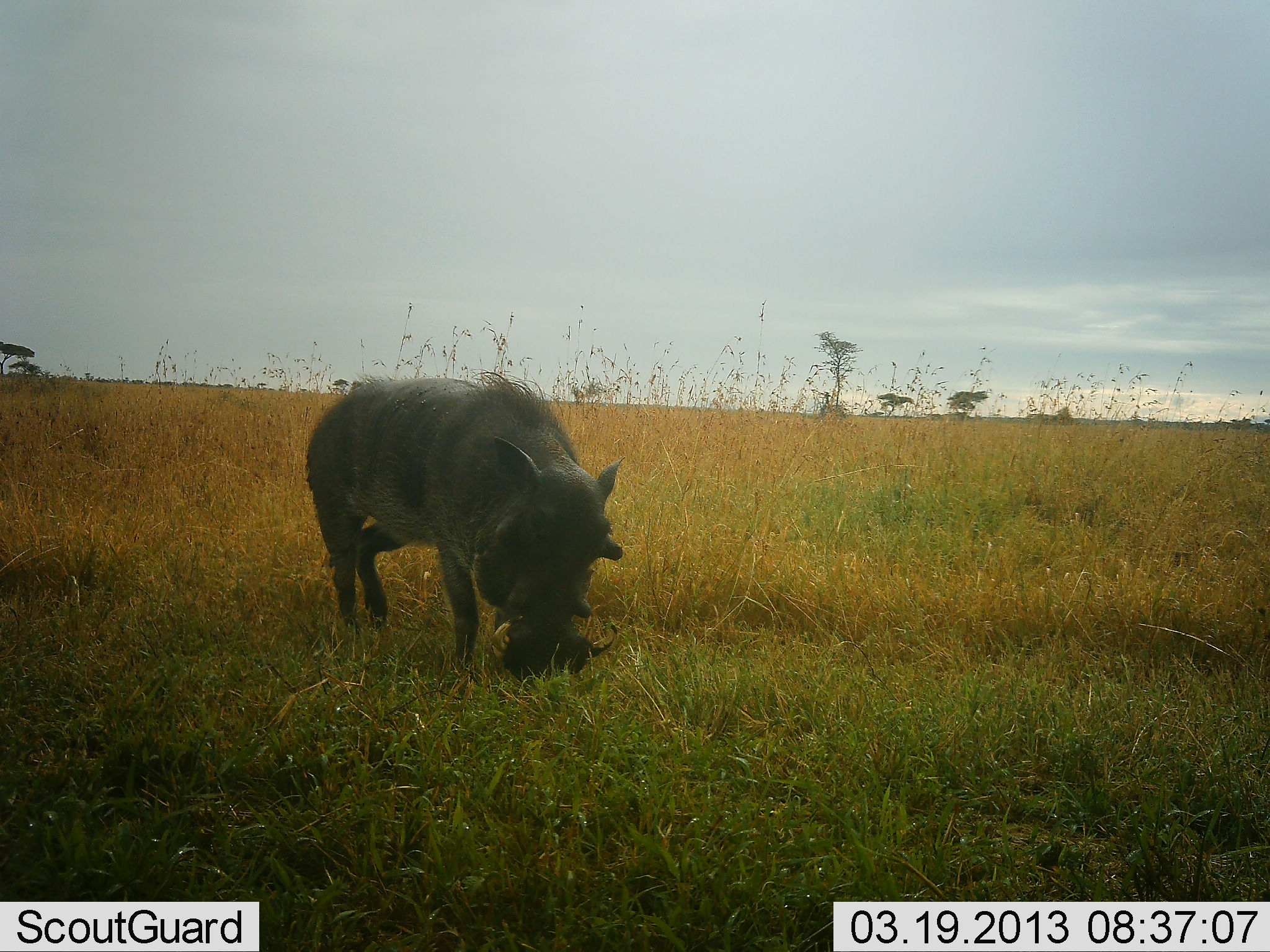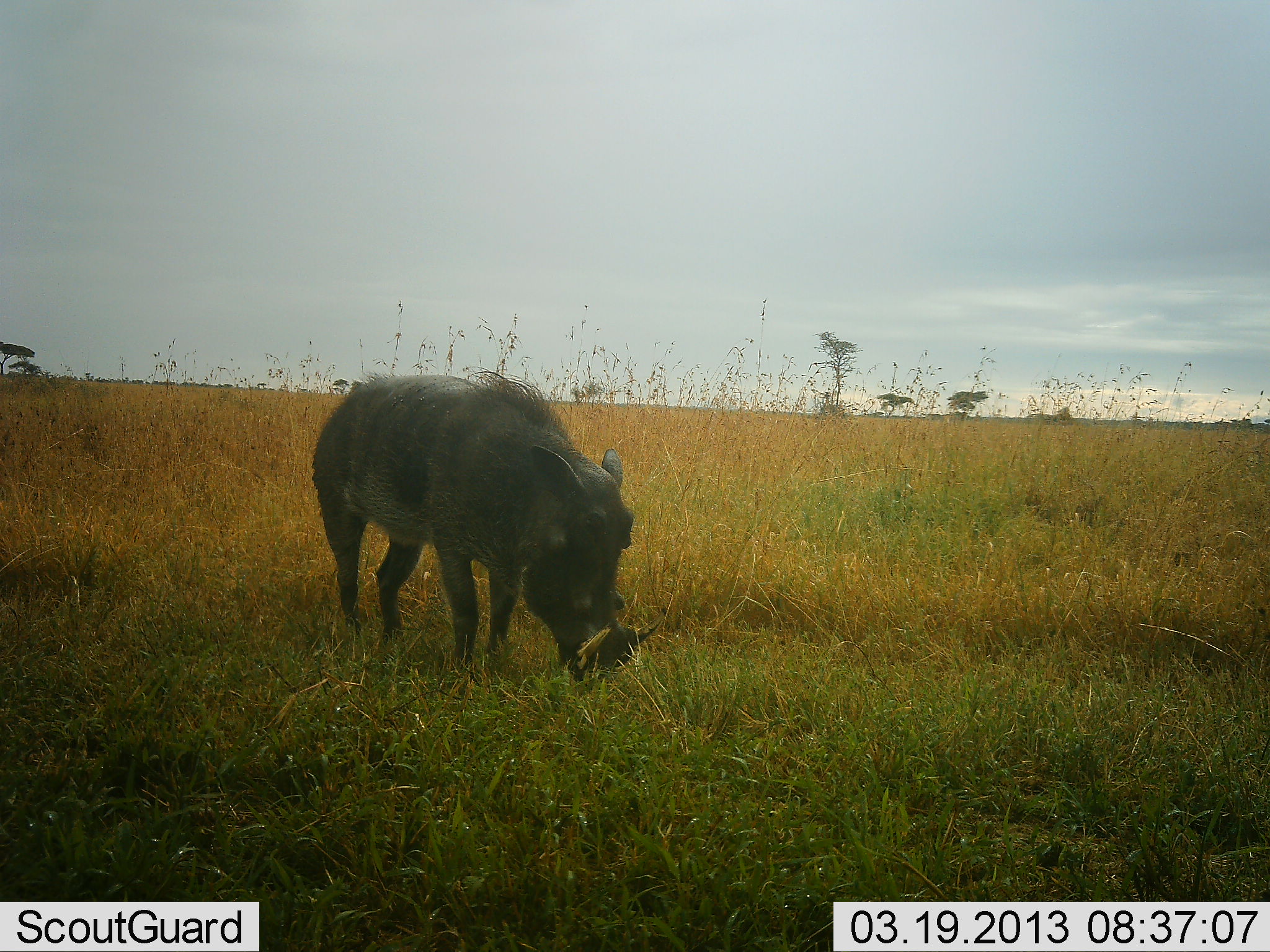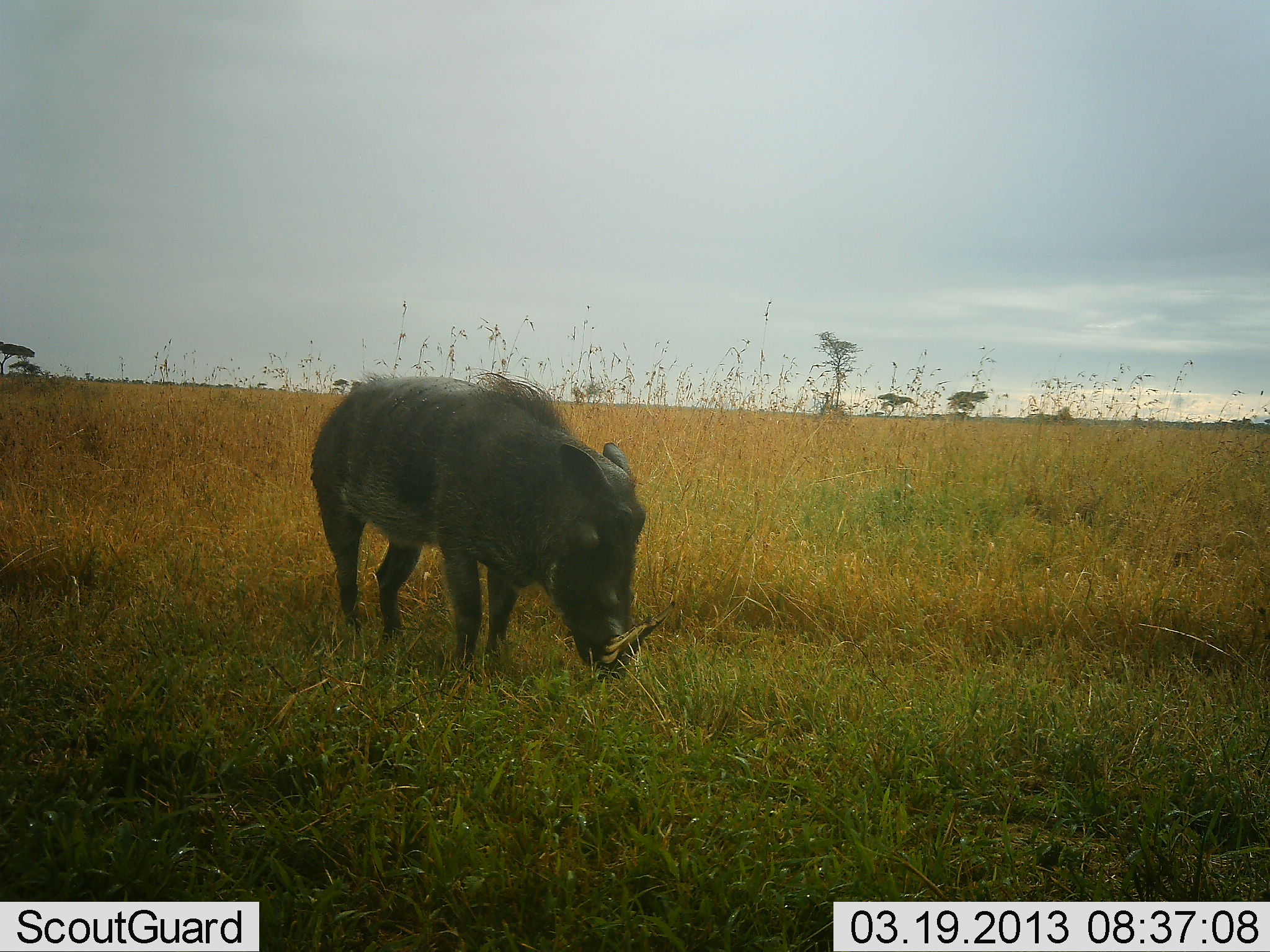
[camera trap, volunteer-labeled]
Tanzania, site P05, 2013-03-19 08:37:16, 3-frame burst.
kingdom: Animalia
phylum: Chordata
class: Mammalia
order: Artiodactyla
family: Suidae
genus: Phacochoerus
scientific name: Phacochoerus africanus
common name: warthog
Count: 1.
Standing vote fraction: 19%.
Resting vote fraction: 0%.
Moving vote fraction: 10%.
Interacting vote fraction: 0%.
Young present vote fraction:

_____

- To do
In your copy of the entries above, keep the text exact and leave out the pictures.

- The answer
[camera trap, volunteer-labeled]
Tanzania, site P05, 2013-03-19 08:37:16, 3-frame burst.
kingdom: Animalia
phylum: Chordata
class: Mammalia
order: Artiodactyla
family: Suidae
genus: Phacochoerus
scientific name: Phacochoerus africanus
common name: warthog
Count: 1.
Standing vote fraction: 19%.
Resting vote fraction: 0%.
Moving vote fraction: 10%.
Interacting vote fraction: 0%.
Young present vote fraction:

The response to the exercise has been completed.